Type # 3. Gas Chromatography (GC):
The technique of gas chromatography was used for the first time by A.T. James and P. Martin (1952) to separate long chain fatty acids. The phenomenon of differential adsorption can be used to separate gases and vaporizable substances as well.
This technique is called Gas Liquid chromatography. In this an inert solid base is coated with a liquid like paraffin oil or silicone oils, and packed in long tubes. This column is kept in an oven and generally kept around 150-200°C.
An inert gas like N2 is passed through as carrier. The mixtures of gases to be separated are now injected into one end of the column and as they are carried through by the carrier gas, they get absorbed, released and reabsorbed.
The gas with least absorptivity emerges first out of the column. There are several methods of detection of the emerging material; primary among them are flame ionization detector, electrical resistance detector, and electron capture device.
The principle of the gas chromatography is also the same as any other type of chromatography. In this case, the substance to be analysed is partitioned between mobile phase and a stationary phase. The mobile phase in GC is a gas instead of a liquid.
The stationary phase consists of a liquid material coated on an inert solid support. The equipment consists of supply of carrier gas, an injector, temperature regulated oven, column, detector and recorder. Most commonly used carrier gases are helium, argon, nitrogen or hydrogen. The material to be analysed can be injected in the form of solid, liquid or gases.
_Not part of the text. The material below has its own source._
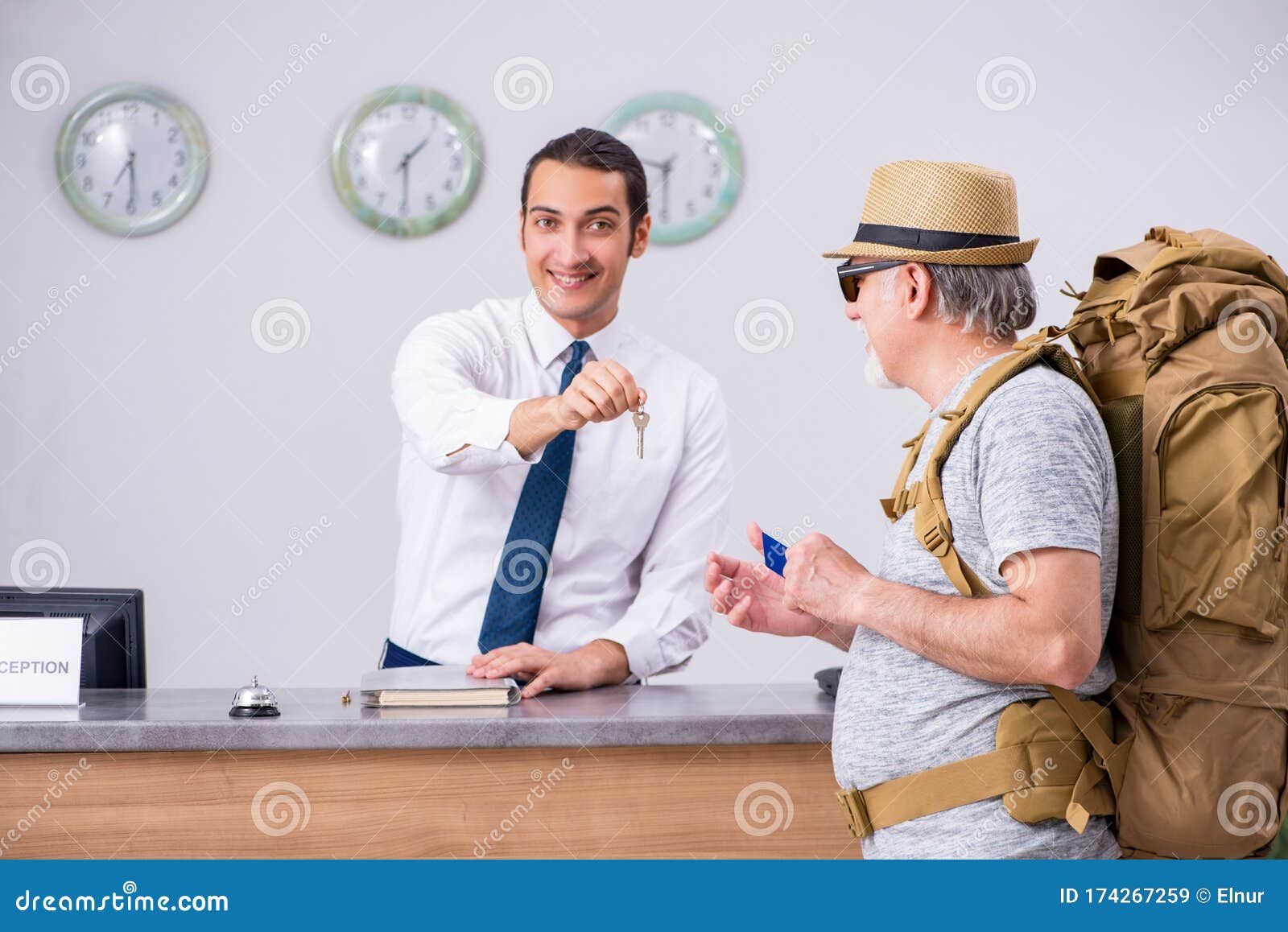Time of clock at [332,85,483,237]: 1:29
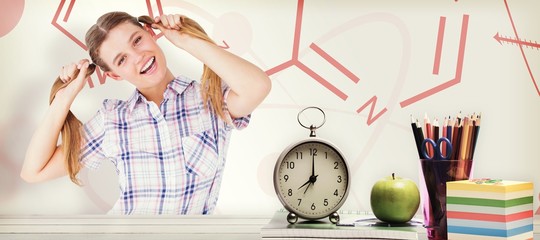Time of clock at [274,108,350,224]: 8:00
The injector helps the column temperature in order to vaporise the sample and to prevent its condensation in an injector system. The column in a GC made up of glass or metal measuring about 1.8-3.6 m long with 3-6 mm diameter.
The column has an inert solid support coated with a liquid phase. Column is heated to the desired temperature by an oven around the column. The detectors in the gas chromatography are situated at a short distance from the column. Recorder is a multi voltmeter which converts the signal of the detector on graph.